Anne will
Ich sehe ein, meine Schreibtfrequenz lässt zu wünschen übrig. Nur ist meine Internetverbindung daheeme derart instabil, dass das Geblogge keine Freude mehr ist. Ich werde bemüht sein…
Gestern las ich bei Spiegel online, die ARD-Dame Anne Will sei liiert mit einer Professorin aus Ausland. Alle sprechen davon: Spiegel online, BILD, FAZ. Spiegel online bringt das unter “Verbandelte Medienfrauen”; BILD riesig auf der Titelseite; …und die FAZ erklärt seinen (in derlei Dingen vielleicht schwerfälligeren) Lesern in der Art eines ‘Ja, Sie haben richtig gehört!’ und 90er -Jahre-Terminologie: “Anne Will hat sich „geoutet“”. Krutzitürken.
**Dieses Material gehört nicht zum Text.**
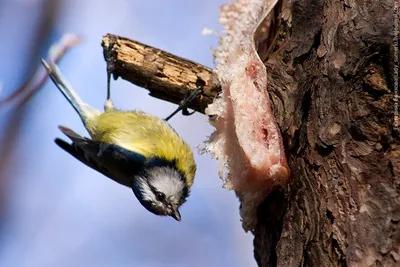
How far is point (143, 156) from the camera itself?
2.31 metres

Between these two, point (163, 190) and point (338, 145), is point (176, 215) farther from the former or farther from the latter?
point (338, 145)

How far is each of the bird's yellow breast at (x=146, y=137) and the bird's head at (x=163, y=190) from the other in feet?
0.16

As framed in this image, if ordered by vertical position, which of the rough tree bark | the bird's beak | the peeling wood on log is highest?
the rough tree bark

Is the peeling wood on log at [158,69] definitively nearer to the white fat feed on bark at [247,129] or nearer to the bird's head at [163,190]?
the white fat feed on bark at [247,129]

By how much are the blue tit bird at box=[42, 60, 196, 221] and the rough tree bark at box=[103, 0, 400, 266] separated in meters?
0.86

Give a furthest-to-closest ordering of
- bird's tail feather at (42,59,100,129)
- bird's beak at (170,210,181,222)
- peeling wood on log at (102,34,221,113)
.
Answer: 1. bird's tail feather at (42,59,100,129)
2. bird's beak at (170,210,181,222)
3. peeling wood on log at (102,34,221,113)

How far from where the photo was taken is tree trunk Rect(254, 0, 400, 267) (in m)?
1.07

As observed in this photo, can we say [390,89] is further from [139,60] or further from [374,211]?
[139,60]

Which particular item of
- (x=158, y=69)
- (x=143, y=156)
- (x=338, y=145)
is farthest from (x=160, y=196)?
(x=338, y=145)

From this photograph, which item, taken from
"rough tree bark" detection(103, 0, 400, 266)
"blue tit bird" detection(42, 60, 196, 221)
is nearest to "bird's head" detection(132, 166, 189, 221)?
"blue tit bird" detection(42, 60, 196, 221)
Schwere Stunden für mich gestern abend: Tom Tykwers “Kaiserin und Krieger” auf DVD. Das Bier aus dem Schwarzwald war ein Glück – aber der Film eine Katastrophe. Gefühle, viel Schrecken, durchaus Blut, unterm Strich läuft das unter Schnulze. Irgendwie amelieesk (im negativen Sinne), Bravo-fotogeschichtenhaft, und: lang, laang. Und die Musik unsagbar. Ich hielt lange aus. Das Ende, das Ende!!.. Nein, nein. Da brach ich dann ein. Der Film muss konzipiert gewesen sein für Problemneunklässlerinnen, entrückte Gestalteten, deren Hormone den IQ verkleisterten. Gottchen. Nie wieder Tykwer. Nie wieder Filmmusik mit Klavier.


1 Kommentar:
Nächstes Mal Brokeback Mountain- versprochen!